The composite map totalled 1107 cM and contained 4101 markers; comprising 3880 DArT, 213 microsatellite and eight candidate genes. Eighty-one DArT markers were mapped to two or more linkage groups, resulting in the 4101 markers being mapped to 4191 map positions. Approximately 13% of DArT markers mapped to identical map positions, thus the composite map contained 3634 unique loci at an average interval of 0.31 cM.
The composite map represents the most saturated linkage map yet produced in Eucalyptus. As the majority of DArT markers contained on the map have been sequenced, the map provides a direct link to the E. grandis genome sequence and will serve as an important reference for progressing eucalypt research.

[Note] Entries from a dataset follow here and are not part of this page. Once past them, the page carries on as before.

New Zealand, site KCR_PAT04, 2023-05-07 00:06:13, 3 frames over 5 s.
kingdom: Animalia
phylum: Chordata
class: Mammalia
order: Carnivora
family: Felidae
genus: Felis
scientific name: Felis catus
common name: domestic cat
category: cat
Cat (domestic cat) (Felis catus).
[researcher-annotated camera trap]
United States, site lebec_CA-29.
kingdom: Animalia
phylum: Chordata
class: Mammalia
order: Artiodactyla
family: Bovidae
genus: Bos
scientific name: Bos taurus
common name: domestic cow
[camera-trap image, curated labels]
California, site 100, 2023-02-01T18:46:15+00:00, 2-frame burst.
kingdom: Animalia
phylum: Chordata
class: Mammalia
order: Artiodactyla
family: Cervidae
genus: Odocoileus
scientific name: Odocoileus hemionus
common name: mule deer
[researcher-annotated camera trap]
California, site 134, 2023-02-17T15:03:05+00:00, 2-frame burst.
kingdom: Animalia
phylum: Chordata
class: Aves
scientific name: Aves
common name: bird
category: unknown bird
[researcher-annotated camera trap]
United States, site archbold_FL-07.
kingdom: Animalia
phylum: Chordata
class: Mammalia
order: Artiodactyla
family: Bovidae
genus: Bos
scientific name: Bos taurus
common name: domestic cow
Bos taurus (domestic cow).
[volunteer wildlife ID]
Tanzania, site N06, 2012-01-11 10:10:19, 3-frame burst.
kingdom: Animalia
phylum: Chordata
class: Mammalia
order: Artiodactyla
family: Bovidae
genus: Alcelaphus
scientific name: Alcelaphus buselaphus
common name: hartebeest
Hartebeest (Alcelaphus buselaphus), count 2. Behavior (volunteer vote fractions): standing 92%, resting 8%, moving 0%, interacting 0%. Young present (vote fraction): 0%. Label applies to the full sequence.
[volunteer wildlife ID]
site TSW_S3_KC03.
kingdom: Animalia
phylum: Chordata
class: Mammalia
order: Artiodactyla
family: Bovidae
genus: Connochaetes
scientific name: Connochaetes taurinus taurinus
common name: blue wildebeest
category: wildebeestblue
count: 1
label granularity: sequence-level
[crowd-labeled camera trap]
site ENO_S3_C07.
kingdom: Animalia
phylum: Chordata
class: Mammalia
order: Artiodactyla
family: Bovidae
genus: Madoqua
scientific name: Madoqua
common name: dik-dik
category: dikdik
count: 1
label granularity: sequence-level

遗传连锁图谱在植物研究中是非常宝贵的资源。它们为许多遗传应用提供了关键工具,包括:定位数量性状基因座(QTL);比较作图;为指纹图谱、群体遗传学和系统发育学鉴定不连锁(即独立)的 DNA 标记;协助基因组序列组装;关联基因组上的物理和重组距离;以及基于图谱的基因克隆。桉树是大多数澳大利亚生态系统中的主要树种,也是全球经济中重要的造林树种。大果桉的基因组序列最近已经公布,这为该属的遗传和基因组研究提供了前所未有的机会。需要构建一个稳健的参考连锁图谱,其中包含基于序列的分子标记,以充分利用这一资源。最近,已经使用测序多样性阵列技术(DArT)和微卫星标记构建了几个主要商业造林树种(大果桉、尾巨桉和蓝桉)的高密度连锁图谱。为了提供桉树的单一参考连锁图谱,通过整合来自七个独立作图实验(1950 个个体)的数据,使用标记合并方法,制作了一个复合图谱。
该复合图谱总长 1107cm,包含 4101 个标记,包括 3880 个 DArT、213 个微卫星和 8 个候选基因。81 个 DArT 标记映射到两个或更多连锁群,导致 4101 个标记映射到 4191 个图谱位置。大约 13%的 DArT 标记映射到相同的图谱位置,因此复合图谱包含 3634 个独特的位点,平均间隔为 0.31cm。
该复合图谱代表了迄今在桉树中产生的最饱和的连锁图谱。由于图谱上的大多数 DArT 标记都已测序,因此该图谱直接与大果桉基因组序列相关联,将成为推进桉树研究的重要参考。